I kept the same benchmark logic everyone is complaining about, to make it easier for you to compare.

As you can see, there are situations where for loops will always be more efficient than using a Stream, but Streams offer significant advantages in certain situations as well. It would be unwise to extrapolate from one isolated test that one approach is always better than the other--that is an axiom for life as well.

Upvotes: 4

a better oliver
a better oliver

Reputation: 26848

As others have already have noted your benchmark is flawed. The main problem is that the results are skewed by ignoring compilation time. Try the following:

    Stream stream = stringList.stream().filter(s -> s.contains("99"));
    long   start  = System.currentTimeMillis();
    stream = stringList.stream().filter(s -> s.contains("99"));
    long   midEnd = System.currentTimeMillis();

Now the code that backs filter is already compiled and the second call is fast. Even this would work:

    Stream stream = stringList.stream().map(s -> s);
    long   start  = System.currentTimeMillis();
    stream = stringList.stream().filter(s -> s.contains("99"));
    long   midEnd = System.currentTimeMillis();

map shares most of the code with filter, so calling filter is fast here, too, because the code is already compiled. And in case you ask: Calling filter or map on a different stream would work too, of course.
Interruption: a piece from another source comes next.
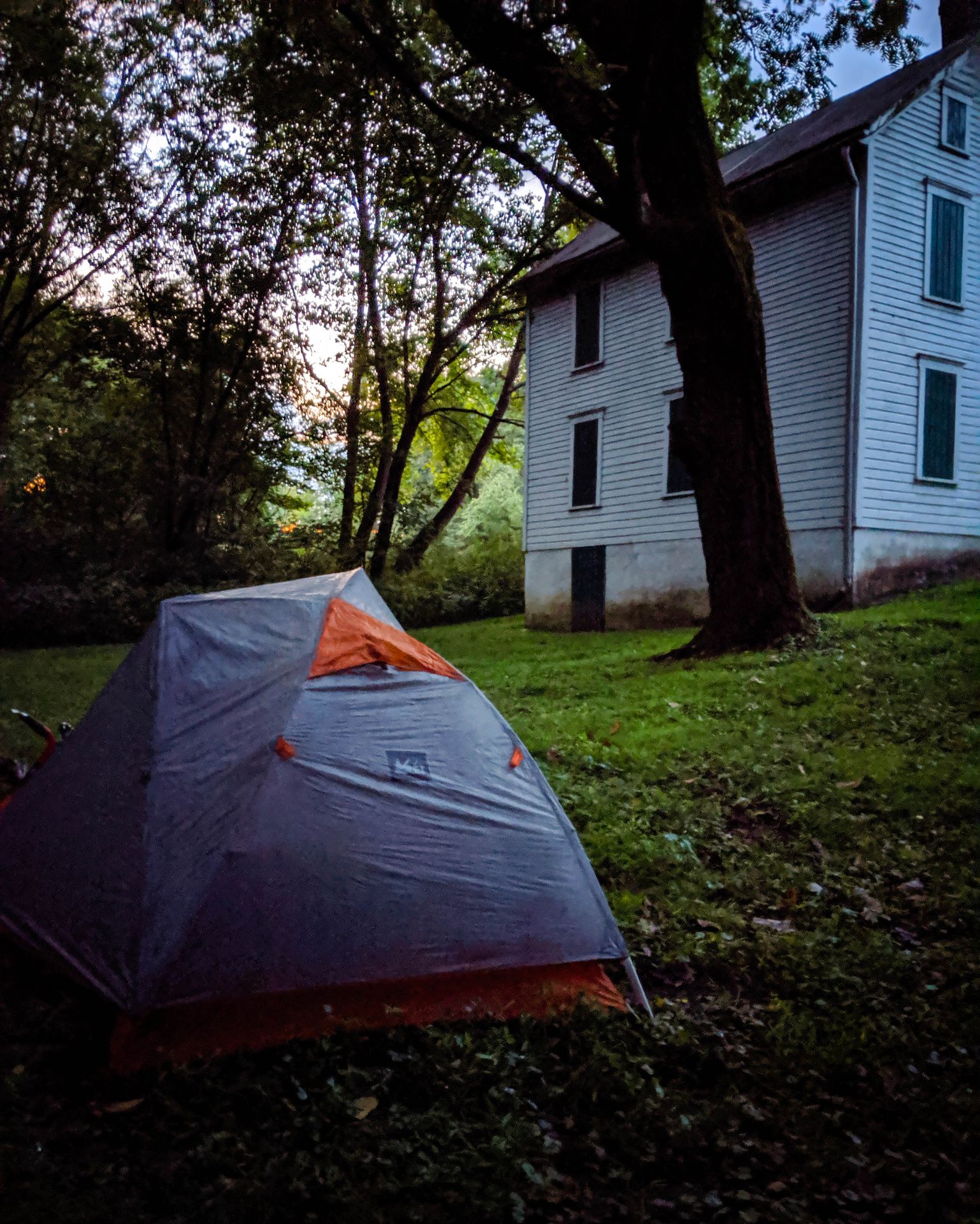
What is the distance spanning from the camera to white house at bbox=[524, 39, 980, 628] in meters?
13.5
Your "old style" code doesn't require additional compilation.

Upvotes: 2

Eugene
Eugene

Reputation: 121048

Unless your tests involve JMH, then your code is pretty much a proof of nothing and even worse, it will give an ALTERED impression of reality.

assylias made the comment that should make it clear on what goes wrong.

Also your measurements of the "intermediate operation" and then the "short circuit" are also wrong. The intermediate operation, because it is lazy, does nothing really, it will only take place when a terminal one will kick in.

If you ever worked with guava, this is how transform/filter is done in their code also, at least logically.

Upvotes: 3

Sleiman Jneidi
Sleiman Jneidi

Reputation: 23349

I really don't trust your "benchmark", because too many things can go wrong, you better use a framework. But anyways, when people or docs say it is more efficient they don't mean the example you provided.

Streams as lifted collection (they don't hold data) are more efficient than eager ones like Scala Lists for instance where a filter allocates a new List and the map transforms the results to a new List.

When we compare with this implementation Streams win. But yeah streams allocate objects which is vey cheap on modern JVMs and looked after in modern GC's.